━━ Provided text

+Filename: 278-directory-compression-scheme-negotiation.txt
+Title: Directory Compression Scheme Negotiation
+Author: Alexander Færøy
+Created: 2017-03-06
+Status: Draft
+Target: N/A
+0. Overview
+  This document describes a method to provide and use different
+  compression schemes in Tor's directory specification[0] and let it be
+  up the client and server to negotiate a mutually supported scheme
+  using the semantics of the HTTP protocol.
+  Furthermore this proposal also extends Tor's directory protocol with
+  support for the LZMA2 and Zstandard compression schemes.
+1. Motivation
+  Currently Tor serves each directory client with its different document
+  flavours in either an uncompressed format or, if the client adds a
+  ".z"-suffix to the URL file path, a zlib-compressed document.
+  This have historically been non-problematic, but it disallows us from
+  easily extending the set of supported compression schemes.
+  Some of the problems this proposal is trying to aid:
+    - We currently only support zlib-based compression schemes and there
+      is no way for directory servers or clients to announce which
+      compression schemes they support. Zlib might not be the ideal
+      compression scheme for all purposes.
+    - It is not easily possible to add support for additional
+      compression schemes without adding additional file extensions or
+      flavours of the directory documents.
+    - In low-bandwidth and/or low-memory client scenarios it is useful
+      to be able to limit the amount of supported compression schemes to
+      have a client only support the most efficient compression scheme
+      for the given use-case and have the directory servers support the
+      most commonly available compression schemes used throughout the
+      network.
+    - We add support for the LZMA2 compression scheme, which yields
+      better compressed size and decompression time at the expensive of
+      higher compression time and higher memory usage.

━━━━
━━ Data lines

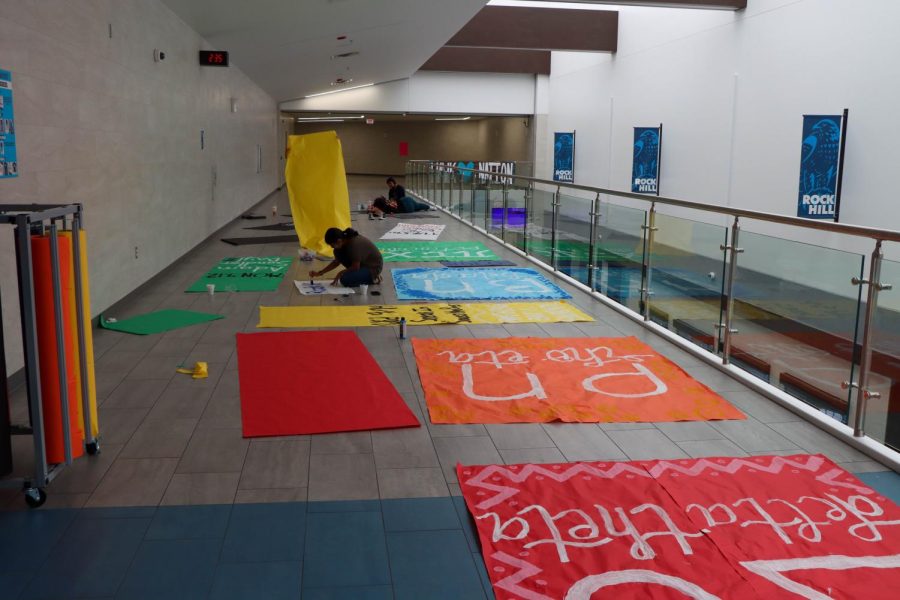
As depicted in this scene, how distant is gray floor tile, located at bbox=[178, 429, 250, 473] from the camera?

━━━━

§ Task to complete
Which two compression schemes does the directory compression proposal add to Tor's directory protocol?

§ Correct result
LZMA2 and Zstandard.